(Saved data entries)
########

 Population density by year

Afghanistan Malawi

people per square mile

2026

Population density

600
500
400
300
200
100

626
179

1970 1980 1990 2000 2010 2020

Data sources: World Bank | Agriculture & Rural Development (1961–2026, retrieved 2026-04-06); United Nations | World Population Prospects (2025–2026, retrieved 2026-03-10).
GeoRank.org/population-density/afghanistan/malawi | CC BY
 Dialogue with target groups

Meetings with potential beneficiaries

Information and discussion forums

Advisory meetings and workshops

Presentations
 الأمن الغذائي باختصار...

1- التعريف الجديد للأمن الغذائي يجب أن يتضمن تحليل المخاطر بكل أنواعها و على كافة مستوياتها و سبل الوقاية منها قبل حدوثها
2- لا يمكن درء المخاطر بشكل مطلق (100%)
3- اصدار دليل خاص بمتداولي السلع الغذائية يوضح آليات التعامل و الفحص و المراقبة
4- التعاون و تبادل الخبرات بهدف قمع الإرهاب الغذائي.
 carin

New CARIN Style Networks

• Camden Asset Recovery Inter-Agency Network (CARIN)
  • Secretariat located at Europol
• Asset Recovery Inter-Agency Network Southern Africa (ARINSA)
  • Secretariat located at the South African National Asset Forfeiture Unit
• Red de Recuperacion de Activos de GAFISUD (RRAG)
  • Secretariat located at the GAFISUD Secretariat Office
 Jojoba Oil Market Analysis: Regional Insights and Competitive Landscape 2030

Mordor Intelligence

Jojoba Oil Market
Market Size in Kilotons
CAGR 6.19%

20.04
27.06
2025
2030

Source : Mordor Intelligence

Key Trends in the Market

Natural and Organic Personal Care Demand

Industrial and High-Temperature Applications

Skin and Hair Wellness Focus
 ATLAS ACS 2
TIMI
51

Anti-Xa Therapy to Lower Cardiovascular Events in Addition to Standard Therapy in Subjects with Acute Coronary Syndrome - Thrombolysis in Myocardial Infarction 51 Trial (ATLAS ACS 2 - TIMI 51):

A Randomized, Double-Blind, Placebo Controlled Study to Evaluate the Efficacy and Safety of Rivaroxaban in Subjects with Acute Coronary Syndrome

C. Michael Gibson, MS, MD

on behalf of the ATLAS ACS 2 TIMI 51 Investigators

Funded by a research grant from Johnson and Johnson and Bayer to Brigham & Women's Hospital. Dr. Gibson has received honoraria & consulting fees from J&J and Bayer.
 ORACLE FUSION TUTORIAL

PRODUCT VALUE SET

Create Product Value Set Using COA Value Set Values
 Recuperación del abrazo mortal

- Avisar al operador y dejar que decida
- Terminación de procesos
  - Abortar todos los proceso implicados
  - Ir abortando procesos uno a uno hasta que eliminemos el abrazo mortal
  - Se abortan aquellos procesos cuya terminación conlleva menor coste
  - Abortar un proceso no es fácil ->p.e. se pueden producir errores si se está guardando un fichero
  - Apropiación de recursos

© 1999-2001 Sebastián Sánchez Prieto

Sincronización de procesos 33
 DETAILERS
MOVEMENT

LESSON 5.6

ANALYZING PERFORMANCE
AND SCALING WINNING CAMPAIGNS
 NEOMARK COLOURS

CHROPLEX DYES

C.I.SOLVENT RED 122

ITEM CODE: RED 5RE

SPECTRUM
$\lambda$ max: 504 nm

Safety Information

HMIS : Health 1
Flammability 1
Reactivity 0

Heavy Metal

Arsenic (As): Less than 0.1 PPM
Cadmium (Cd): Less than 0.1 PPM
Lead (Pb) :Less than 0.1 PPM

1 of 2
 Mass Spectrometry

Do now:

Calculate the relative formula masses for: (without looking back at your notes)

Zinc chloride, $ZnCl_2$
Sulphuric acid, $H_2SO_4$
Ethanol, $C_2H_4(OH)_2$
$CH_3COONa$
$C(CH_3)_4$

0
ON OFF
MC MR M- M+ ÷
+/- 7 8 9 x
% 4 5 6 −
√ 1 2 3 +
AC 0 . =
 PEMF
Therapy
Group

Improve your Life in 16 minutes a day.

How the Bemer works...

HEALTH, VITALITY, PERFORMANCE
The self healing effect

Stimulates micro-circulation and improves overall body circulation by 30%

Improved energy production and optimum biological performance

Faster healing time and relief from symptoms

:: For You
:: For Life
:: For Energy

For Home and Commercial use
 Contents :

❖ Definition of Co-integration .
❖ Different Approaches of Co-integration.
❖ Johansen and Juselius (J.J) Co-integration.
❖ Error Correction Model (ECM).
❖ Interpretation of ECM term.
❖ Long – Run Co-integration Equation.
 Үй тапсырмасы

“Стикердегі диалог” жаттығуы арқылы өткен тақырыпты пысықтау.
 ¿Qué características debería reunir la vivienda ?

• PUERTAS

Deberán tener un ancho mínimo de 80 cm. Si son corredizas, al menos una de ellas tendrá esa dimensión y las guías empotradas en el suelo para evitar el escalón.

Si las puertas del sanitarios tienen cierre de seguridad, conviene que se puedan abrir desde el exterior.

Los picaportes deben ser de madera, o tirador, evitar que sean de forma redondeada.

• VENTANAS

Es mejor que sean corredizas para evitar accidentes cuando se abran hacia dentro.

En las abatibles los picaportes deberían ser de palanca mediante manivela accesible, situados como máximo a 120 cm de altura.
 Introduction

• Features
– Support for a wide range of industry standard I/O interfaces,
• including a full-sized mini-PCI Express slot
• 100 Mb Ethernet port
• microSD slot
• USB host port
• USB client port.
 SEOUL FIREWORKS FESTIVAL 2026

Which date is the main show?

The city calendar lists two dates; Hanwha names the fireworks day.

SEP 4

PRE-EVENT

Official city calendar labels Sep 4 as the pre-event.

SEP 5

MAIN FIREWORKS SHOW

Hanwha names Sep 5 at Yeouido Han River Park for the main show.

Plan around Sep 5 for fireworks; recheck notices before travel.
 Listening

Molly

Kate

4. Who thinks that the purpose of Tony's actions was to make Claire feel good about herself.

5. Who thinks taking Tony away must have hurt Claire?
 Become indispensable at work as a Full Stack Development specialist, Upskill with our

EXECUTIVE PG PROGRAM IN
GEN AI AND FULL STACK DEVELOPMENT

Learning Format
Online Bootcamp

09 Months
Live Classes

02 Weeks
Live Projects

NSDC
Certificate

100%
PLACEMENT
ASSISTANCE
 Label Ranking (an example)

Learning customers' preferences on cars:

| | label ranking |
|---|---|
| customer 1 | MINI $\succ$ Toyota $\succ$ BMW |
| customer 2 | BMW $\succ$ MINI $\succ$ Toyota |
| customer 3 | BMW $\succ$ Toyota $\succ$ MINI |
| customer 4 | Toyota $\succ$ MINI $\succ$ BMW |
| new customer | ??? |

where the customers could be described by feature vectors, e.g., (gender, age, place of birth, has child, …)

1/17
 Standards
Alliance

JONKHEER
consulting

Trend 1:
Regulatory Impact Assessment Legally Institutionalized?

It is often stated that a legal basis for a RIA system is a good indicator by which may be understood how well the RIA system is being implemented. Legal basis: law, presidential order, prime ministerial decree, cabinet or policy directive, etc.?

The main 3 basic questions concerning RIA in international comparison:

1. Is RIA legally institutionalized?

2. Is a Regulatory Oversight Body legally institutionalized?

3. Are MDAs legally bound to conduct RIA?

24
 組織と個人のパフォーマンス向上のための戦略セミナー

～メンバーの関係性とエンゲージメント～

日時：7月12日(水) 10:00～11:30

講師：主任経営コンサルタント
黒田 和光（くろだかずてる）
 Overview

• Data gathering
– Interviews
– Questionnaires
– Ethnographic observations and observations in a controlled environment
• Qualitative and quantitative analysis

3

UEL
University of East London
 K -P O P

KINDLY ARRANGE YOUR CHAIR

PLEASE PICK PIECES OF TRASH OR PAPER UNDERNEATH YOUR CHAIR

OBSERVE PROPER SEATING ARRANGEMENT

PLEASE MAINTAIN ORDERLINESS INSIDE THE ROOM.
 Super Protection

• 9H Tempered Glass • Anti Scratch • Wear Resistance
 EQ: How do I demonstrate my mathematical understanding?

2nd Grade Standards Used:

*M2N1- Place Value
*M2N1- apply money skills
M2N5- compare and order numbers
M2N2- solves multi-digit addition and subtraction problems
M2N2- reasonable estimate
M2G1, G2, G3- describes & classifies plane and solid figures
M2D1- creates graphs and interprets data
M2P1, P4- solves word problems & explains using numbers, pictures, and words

########

* **Exercise directions**: Copy each line above that has the word "customers".

* **Result of the task**:
Learning customers' preferences on cars:
where the customers could be described by feature vectors, e.g., (gender, age, place of birth, has child, …)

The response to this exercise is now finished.